Tuesday, June 18, 2013

Manhandled. 1924.






I saw this silent movie yesterday at the Moma. It was directed by Allan Dwan and stared Gloria Swanson. Its not much of movie running about 77 minutes, but it was interesting to see just how marvelous Swanson was. Today she's probably best known for her great performance in Sunset Boulevard, but she was a huge star of silent films making her first film in 1914 she was also the mistress of Joseph P. Kennedy and was married many times . The best part of the film comes early as Swanson as a poor working girl slaving away in the bargain basement of a department store, makes her way home on the subway. There was also live musical accompaniment by some guy playing a small organ, very nice. As much as I bitch the Moma, having an artist pass for $50.00 a year is great, and I really get my money's worth.

Sunday, June 16, 2013

Notebook drawing. Collage and Paint on Notebook Paper June 2013


Saturday, June 15, 2013

Hopper Drawing At The Whitney Museum









I just saw this magnificent exhibition at the Whitney today and I can't tell you how much I loved it, well actually I can tell you how much I loved it, I loved it a lot. Hopper has been one of my favorite artists for as long as I can recall and in this beautifully installed exhibition we get to see via a couple of hundred of his drawings and sketches just how he thought, and worked. Many of the drawings easily stand on their own as drawings, finished intimate and superb and there are also loose working sketches of details and ideas. I was surprised by how many of the drawings looked like storyboards for movies, especially Noir movies but then again many of his New York paintings are indeed“noirish in mood and light.

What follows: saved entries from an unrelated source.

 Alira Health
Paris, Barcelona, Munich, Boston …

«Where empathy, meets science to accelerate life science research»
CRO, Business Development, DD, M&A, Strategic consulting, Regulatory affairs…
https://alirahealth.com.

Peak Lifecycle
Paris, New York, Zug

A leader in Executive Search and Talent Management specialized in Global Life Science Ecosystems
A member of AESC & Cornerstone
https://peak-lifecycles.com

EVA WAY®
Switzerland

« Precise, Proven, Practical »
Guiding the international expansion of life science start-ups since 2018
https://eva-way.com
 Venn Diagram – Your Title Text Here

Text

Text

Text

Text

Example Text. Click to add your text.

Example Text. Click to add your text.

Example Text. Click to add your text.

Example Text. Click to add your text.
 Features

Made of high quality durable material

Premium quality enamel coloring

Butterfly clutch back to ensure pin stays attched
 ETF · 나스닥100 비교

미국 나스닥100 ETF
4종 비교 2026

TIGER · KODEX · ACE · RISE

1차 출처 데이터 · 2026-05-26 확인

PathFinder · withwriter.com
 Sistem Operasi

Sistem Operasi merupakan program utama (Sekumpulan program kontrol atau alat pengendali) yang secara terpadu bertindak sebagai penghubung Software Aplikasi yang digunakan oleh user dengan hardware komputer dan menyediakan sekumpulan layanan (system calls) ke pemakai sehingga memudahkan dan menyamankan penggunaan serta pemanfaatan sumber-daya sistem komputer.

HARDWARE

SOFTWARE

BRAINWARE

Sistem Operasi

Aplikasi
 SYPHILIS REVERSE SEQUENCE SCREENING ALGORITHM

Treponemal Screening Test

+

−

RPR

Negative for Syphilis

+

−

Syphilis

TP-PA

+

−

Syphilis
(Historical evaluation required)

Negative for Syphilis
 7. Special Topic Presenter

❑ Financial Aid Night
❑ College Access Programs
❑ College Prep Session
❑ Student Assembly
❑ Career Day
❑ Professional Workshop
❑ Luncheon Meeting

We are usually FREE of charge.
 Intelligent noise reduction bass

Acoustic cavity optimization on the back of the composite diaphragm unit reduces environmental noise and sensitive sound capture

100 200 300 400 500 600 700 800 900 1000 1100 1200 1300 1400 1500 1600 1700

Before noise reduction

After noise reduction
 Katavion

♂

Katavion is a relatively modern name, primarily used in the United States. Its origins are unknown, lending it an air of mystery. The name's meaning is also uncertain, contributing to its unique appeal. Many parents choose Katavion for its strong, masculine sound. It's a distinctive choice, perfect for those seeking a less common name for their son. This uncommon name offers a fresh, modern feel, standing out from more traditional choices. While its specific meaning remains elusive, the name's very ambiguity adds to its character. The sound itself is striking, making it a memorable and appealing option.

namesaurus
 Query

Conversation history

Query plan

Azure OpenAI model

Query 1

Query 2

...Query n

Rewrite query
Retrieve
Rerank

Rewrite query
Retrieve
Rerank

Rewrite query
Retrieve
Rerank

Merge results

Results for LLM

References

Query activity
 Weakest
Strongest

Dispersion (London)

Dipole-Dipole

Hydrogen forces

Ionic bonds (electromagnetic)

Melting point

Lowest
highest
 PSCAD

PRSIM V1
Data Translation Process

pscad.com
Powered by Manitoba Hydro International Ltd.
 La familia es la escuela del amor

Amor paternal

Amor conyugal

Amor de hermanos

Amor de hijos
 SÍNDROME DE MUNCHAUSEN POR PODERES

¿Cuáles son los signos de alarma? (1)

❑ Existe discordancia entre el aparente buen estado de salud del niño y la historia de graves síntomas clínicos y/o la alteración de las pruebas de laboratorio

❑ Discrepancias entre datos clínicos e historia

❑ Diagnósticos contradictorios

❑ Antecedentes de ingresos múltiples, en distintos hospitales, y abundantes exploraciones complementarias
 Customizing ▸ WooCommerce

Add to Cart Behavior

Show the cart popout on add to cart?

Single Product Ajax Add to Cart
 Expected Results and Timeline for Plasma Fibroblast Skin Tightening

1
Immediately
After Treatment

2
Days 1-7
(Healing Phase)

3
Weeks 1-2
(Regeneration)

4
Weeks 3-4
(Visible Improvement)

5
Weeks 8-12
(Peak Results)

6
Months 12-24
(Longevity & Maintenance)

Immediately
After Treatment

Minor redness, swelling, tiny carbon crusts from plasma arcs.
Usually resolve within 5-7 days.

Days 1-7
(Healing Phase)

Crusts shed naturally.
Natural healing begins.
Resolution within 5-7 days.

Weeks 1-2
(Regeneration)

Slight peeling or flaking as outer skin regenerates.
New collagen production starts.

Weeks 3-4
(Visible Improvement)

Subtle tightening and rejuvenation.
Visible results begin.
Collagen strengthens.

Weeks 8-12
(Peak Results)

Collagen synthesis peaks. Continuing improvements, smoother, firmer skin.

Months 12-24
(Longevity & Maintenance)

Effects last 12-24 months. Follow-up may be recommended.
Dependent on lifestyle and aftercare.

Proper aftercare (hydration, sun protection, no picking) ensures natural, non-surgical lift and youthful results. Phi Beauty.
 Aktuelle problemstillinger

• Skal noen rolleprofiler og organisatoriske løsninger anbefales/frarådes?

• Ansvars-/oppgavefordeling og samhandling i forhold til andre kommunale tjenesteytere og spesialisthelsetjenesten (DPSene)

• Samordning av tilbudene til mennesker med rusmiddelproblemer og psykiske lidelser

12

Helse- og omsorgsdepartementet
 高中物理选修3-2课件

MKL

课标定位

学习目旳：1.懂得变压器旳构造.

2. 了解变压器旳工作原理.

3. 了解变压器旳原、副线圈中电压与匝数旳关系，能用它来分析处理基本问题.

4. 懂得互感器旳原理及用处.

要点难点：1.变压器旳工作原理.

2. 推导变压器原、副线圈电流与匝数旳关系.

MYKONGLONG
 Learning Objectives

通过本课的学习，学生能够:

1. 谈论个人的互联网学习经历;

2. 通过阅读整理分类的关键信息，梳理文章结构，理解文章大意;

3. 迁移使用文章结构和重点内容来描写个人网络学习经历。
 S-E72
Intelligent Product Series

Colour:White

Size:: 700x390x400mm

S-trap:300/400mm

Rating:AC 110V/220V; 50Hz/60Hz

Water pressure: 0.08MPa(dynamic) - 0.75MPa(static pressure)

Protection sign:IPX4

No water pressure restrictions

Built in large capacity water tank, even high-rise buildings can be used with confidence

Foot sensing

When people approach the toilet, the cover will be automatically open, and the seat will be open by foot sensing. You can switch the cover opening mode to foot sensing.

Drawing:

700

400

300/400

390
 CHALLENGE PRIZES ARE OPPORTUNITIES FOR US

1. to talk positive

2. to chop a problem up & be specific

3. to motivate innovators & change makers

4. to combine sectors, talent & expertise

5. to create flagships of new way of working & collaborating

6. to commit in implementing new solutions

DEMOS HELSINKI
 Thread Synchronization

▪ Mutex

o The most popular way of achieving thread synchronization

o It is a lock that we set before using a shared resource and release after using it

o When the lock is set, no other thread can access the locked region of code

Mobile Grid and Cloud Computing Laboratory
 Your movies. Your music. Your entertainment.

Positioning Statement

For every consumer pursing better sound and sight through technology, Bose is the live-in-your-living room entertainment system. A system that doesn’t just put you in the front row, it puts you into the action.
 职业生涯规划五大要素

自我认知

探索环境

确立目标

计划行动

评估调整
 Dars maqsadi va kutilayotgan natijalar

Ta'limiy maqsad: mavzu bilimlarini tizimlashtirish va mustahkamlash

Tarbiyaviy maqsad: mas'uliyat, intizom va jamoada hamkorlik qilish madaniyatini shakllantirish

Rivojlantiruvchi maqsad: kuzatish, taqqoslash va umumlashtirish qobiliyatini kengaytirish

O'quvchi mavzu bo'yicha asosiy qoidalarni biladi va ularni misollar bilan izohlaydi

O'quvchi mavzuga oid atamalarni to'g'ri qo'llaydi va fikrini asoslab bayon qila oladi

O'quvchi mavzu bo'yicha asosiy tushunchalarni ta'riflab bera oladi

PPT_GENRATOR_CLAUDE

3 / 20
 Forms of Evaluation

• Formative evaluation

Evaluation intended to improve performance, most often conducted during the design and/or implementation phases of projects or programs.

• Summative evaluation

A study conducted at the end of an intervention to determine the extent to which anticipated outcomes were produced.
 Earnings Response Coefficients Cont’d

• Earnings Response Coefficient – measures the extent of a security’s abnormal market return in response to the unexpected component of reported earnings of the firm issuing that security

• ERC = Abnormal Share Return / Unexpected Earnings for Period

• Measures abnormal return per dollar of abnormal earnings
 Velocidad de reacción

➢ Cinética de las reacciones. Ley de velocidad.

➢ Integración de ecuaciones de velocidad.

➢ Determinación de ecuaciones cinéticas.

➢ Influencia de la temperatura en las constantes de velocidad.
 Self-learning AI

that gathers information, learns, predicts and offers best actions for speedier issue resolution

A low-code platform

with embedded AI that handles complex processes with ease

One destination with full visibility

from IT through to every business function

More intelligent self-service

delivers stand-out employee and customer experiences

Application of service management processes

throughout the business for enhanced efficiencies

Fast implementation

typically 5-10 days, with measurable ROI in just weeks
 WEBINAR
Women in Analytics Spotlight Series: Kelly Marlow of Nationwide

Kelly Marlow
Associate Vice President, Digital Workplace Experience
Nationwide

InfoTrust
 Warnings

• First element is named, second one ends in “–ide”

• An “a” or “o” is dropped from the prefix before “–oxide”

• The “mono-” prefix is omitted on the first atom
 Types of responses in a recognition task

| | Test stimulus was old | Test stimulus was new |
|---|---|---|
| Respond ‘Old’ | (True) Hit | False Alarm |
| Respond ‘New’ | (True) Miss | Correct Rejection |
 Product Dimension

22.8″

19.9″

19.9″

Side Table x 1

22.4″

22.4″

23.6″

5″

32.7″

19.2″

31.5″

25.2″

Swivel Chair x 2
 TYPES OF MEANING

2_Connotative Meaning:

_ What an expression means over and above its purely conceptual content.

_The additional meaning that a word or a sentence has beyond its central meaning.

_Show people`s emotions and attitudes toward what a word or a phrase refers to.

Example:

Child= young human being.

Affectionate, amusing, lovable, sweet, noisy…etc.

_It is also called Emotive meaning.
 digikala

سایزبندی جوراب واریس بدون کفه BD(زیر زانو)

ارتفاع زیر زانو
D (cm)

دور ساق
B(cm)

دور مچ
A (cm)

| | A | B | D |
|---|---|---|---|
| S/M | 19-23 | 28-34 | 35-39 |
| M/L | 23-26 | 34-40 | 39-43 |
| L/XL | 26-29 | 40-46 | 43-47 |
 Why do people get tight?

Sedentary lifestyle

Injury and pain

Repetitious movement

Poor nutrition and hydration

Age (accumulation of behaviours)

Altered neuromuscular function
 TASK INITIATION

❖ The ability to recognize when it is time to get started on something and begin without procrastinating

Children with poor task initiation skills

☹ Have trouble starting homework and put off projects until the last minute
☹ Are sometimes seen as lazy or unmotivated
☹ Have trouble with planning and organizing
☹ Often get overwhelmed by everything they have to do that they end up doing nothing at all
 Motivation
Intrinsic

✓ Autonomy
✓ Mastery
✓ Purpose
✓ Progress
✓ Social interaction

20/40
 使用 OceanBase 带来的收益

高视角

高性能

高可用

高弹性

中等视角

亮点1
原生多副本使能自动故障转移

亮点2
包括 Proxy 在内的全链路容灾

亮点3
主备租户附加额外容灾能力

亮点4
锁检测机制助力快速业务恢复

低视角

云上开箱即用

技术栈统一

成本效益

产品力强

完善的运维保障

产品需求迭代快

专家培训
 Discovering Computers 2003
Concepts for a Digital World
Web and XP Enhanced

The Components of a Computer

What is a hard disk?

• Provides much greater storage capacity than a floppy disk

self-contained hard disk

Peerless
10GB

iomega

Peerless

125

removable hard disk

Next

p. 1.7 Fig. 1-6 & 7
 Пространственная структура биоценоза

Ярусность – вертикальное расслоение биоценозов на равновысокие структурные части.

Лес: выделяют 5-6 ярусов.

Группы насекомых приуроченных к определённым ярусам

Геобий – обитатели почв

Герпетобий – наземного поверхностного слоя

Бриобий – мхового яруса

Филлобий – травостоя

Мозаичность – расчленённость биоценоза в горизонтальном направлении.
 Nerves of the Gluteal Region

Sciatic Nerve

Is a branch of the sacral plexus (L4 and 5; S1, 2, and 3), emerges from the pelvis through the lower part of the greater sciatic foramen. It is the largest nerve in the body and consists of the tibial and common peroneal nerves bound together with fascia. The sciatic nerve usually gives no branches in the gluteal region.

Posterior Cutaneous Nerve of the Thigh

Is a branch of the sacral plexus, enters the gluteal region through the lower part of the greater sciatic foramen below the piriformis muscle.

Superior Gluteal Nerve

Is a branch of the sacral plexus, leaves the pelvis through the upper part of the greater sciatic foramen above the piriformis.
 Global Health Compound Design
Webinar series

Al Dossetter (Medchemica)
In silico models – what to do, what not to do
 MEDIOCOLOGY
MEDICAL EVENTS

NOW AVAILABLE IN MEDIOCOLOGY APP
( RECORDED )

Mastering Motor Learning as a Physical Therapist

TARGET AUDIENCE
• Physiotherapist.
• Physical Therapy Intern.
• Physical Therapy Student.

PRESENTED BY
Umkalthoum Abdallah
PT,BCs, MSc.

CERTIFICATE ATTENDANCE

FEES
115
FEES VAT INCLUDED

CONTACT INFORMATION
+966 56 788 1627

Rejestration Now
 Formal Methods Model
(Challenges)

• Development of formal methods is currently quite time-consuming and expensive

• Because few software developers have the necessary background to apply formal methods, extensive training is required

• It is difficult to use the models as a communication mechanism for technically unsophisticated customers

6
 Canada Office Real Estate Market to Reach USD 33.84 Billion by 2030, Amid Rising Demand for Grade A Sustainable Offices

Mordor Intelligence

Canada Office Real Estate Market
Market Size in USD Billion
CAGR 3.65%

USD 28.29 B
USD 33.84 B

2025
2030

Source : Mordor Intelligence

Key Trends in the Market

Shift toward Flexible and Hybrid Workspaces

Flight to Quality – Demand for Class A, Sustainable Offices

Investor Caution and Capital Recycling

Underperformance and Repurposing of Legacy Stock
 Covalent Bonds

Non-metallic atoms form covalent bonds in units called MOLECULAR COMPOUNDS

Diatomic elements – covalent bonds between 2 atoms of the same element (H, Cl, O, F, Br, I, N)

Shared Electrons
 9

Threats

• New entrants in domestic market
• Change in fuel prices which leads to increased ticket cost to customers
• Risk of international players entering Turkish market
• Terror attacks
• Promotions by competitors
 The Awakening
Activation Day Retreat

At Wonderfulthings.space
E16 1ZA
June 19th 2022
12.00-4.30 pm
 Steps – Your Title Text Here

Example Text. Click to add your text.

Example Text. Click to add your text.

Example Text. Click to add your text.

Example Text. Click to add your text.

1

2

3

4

The show also has a lot of his very early work including student work and pieces that he did in Paris when he was a young man. I especially love the wonderful large Soir Bleu from 1914 with smart Parisians sitting at a long table with a woman hovering over them and Japanese lanterns hanging over their heads and what is that scary clown doing there? Some of my favorite paintings of his are also in the show including "Early Sunday Morning" that always makes me feel melancholy (it must be the light) and is exhibited without a frame on his original easel so startling that at first I thought it was a reproduction, "New York Movie" finally I now know what movie theatre in New York City Hopper based the work on, its the Palace also the great "Night Hawks" which is probably the most parodied painting second only to "American Gothic" and "Gas" with his amazing dusk light falling on the trees and the lone figure at the gas pump. This is a breathtaking show that almost moved me to tears several times. One of the best exhibitions of the year.